« Ne devais-tu pas, à ton tour, avoir pitié de ton compagnon, comme moi-même j’avais eu pitié de toi ? » (Mt 18, 33)

Pardonner. Mais de quoi s’agit-il, quand nous parlons de pardon ? Le Notre-Père, dans sa cinquième demande, nous fait dire : « pardonne-nous nos offenses (sous-entendu « envers toi »), comme nous pardonnons aussi à ceux qui nous ont offensé ». Ce qui pourrait laisser penser que nous pourrions « offenser » Dieu, lui porter atteinte. Le terme “offenses” n’est pas la meilleure traduction, de ce point de vue, nous disent les exégètes. Ils savent en effet que le terme biblique utilisé est le mot “dette” : « Remets-nous nos dettes comme nous remettons leur dette à ceux qui nous doivent ». C’est bien ce que met en scène la parabole du jour.

Or, de quoi sommes-nous « en dette » envers Dieu, sinon la dette de l’amour ? Ainsi, demander pardon à Dieu, ce n’est pas lui dire : « nous t’avons fait du mal, excuse-nous ! ». C’est en quelque sorte lui dire : « Toi qui nous aimes, nous reconnaissons que nous ne t’aimons pas » ou « ne t’aimons pas assez. »

En conséquence, nous pouvons comprendre que pardonner « à ceux qui nous ont offensés », c’est consentir, comme Dieu le fait pour nous, à continuer d’aimer ceux qui nous ont ignorés ou blessés, et qui sont en dette d’amour envers nous.

Un enfant se vexe de sa mère qui refuse de lui offrir ceci ou cela, et il lui fait le reproche : « Tu ne m’achètes jamais rien ! ». La maman ravale sa salive, puis elle se dit que cette ingratitude montre bien que sa fille a encore du chemin à faire pour savoir aimer avec reconnaissance ! Un père corrige son enfant et le blesse par une parole humiliante. L’enfant va devoir apprendre à pardonner à son père. C’est-à-dire apprendre à penser que son père, aussi formidable soit-il, ne l’aime pas à la hauteur de l’amour qu’il doit témoigner pour lui…
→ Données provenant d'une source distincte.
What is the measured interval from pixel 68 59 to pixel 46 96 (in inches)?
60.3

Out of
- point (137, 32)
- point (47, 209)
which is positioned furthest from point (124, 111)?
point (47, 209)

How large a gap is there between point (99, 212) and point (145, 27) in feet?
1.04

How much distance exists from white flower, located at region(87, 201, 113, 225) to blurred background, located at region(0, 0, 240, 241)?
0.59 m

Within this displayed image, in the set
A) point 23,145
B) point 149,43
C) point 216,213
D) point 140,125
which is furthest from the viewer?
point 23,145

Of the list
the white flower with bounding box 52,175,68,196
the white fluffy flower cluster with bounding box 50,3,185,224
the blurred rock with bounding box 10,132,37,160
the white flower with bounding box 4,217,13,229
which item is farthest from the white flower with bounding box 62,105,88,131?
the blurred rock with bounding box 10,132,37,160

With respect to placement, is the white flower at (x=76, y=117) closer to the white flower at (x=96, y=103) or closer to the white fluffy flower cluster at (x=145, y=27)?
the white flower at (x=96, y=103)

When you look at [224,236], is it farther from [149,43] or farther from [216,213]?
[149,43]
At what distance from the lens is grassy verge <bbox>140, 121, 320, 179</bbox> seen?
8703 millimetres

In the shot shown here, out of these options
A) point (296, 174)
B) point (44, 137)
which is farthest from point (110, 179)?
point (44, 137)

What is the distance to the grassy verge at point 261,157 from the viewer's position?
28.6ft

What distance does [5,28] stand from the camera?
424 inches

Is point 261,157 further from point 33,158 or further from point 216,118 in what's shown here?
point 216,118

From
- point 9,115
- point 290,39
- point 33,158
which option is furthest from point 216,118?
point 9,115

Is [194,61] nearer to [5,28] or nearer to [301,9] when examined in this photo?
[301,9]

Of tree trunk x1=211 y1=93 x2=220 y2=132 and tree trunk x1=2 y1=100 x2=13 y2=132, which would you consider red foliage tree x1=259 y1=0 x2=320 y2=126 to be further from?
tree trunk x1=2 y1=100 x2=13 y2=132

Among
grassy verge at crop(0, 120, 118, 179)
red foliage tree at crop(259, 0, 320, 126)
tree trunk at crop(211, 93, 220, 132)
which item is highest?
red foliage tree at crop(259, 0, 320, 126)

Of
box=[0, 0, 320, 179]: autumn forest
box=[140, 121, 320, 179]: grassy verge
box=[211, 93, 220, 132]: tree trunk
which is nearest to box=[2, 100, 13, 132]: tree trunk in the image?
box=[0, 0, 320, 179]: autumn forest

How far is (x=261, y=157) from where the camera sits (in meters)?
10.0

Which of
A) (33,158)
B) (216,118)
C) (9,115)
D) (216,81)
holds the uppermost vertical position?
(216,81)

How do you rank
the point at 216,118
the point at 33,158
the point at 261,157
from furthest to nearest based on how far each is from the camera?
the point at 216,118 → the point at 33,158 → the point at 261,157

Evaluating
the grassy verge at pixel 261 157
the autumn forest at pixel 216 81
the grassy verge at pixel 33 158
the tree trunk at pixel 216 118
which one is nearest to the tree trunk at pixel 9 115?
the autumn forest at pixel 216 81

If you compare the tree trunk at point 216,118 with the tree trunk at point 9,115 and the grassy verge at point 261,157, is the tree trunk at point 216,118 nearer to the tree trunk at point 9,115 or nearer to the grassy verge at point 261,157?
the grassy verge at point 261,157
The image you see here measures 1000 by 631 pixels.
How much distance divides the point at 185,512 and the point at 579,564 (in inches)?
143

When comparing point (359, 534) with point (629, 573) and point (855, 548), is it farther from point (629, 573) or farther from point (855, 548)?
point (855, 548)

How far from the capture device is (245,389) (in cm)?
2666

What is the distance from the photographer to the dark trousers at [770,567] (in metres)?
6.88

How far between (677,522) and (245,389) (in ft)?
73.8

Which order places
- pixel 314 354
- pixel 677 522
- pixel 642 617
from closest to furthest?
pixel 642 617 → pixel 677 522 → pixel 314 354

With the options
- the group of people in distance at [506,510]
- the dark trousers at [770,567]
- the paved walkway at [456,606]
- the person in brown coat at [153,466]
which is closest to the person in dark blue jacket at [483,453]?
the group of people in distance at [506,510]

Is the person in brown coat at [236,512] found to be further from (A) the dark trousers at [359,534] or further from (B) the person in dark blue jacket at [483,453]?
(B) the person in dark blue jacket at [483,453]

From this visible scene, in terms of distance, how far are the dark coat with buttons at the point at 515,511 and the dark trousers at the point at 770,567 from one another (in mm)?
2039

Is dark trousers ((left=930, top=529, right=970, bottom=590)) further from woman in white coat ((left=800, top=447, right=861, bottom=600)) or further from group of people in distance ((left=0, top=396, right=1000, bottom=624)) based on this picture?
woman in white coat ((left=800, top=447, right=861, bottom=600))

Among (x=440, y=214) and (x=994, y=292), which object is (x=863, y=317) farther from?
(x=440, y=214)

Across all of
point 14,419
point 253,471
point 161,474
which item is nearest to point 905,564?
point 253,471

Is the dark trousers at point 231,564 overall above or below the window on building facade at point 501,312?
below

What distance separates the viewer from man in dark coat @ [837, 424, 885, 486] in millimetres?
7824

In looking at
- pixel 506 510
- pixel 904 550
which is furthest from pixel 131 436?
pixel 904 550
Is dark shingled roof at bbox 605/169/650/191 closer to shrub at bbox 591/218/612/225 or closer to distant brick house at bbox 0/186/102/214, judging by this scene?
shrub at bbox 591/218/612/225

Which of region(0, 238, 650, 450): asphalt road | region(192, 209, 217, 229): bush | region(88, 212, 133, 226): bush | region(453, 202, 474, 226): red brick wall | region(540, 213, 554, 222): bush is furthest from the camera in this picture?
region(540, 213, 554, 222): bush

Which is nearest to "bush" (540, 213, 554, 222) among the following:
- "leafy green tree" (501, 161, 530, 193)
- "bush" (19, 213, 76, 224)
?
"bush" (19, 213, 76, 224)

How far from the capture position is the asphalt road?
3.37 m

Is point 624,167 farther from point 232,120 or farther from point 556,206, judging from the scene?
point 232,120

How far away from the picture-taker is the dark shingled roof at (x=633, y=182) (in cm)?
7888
Pardonner, n’est pas ignorer le mal qui a été fait — ou le bien qui n’a pas été fait ! — : c’est donner de l’amour par-delà le mal qui a été fait et par-delà l’amour qui n’a pas été donné. C’est “par-donner”, c’est donner “par-delà”. Certes, il y a des choses impardonnables. Et Jésus lui—même n’a pas “pardonné”, si “pardonner” veut dire “justifier” ou “accorder des circonstances atténuantes”. Un mal est un mal. Une faute est une faute. Mais pardonner, c’est dire au frère ce que Dieu nous dit : « je ne te réduirai pas à tes actes ou à tes paroles » ; « tu vaux bien plus que ce que tu as fait » ; et encore : « l’amour couvre une multitude de péchés » (1Piere 4, 8).

Cependant, si pardonner, c’est aimer malgré tout, c’est au-dessus de nos forces. Faut-il se résigner en pardonnant du bout des lèvres ou en se disant : « Aujourd’hui, non, mais peut-être qu’un jour… » ? Non. Jésus nous demande de le faire « du fond du cœur » et tout de suite. Et comment y arriver sinon en sollicitant et sollicitant encore la Force que Dieu communique, son Esprit-Saint ?

Sainte Thérèse d’Avila, qui semble avoir éprouvé cette difficulté du pardon impossible, écrivait :  « Lorsque le préjudice est tel qu’il nous est humainement impossible de pardonner, fixons notre regard sur Jésus : Sur la croix, il prie pour ceux qui le font mourir : “Père pardonne-leur !” (Lc 23, 34) “En sa personne, il a tué la haine” (Ep 2, 16). Lui seul, par son Esprit peut nous donner la force de l’impossible. »

Père Rémy Crochu, curé.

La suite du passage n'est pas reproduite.